== Task requirements ==
Every record must be restated exactly. Drop the images.
^^^^
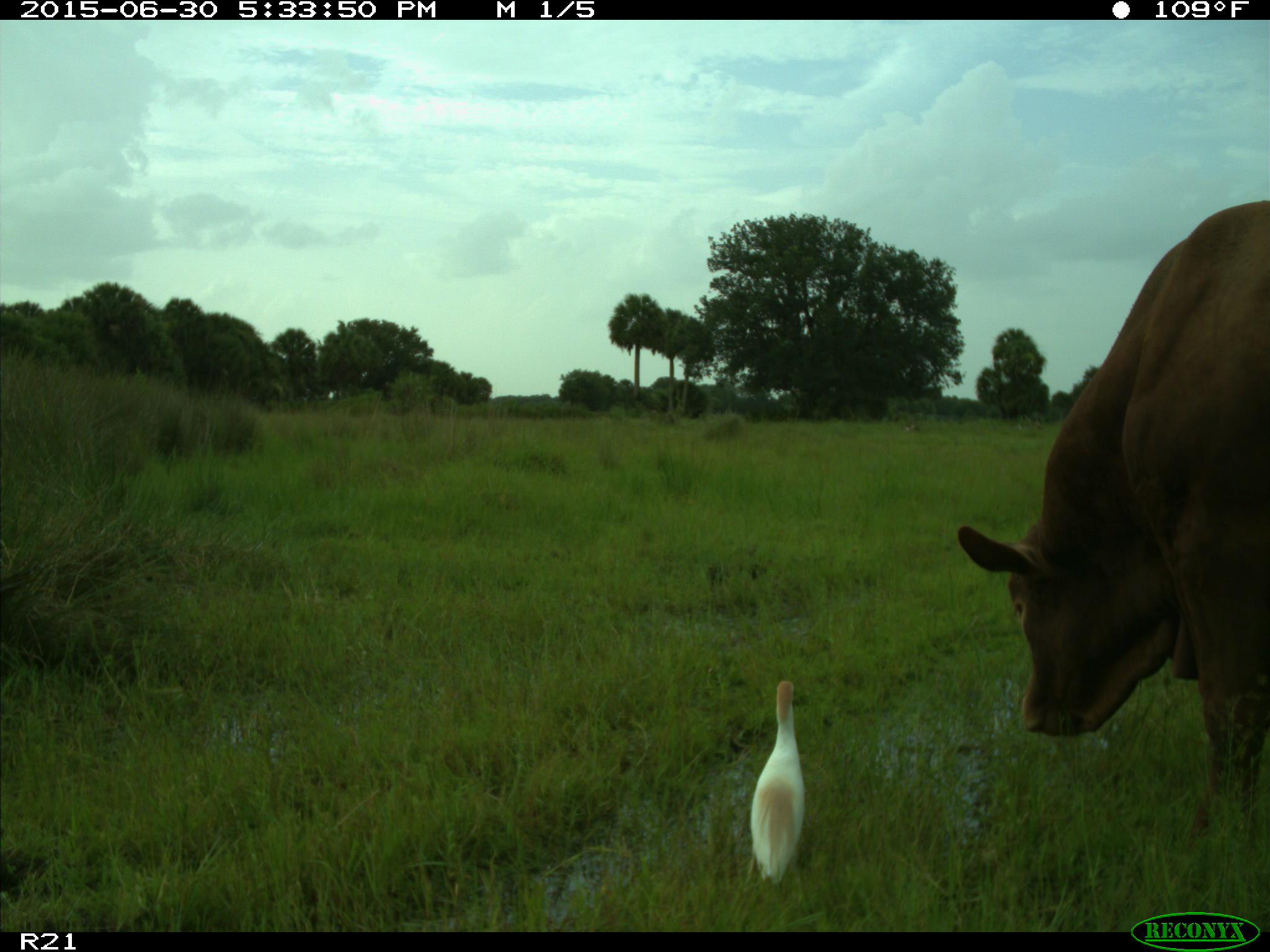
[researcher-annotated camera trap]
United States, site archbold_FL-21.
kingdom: Animalia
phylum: Chordata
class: Mammalia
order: Artiodactyla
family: Bovidae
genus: Bos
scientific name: Bos taurus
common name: domestic cow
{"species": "Bos taurus (domestic cow)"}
^^^^
== Answer space ==
[researcher-annotated camera trap]
United States, site archbold_FL-21.
kingdom: Animalia
phylum: Chordata
class: Mammalia
order: Artiodactyla
family: Bovidae
genus: Bos
scientific name: Bos taurus
common name: domestic cow
{"species": "Bos taurus (domestic cow)"}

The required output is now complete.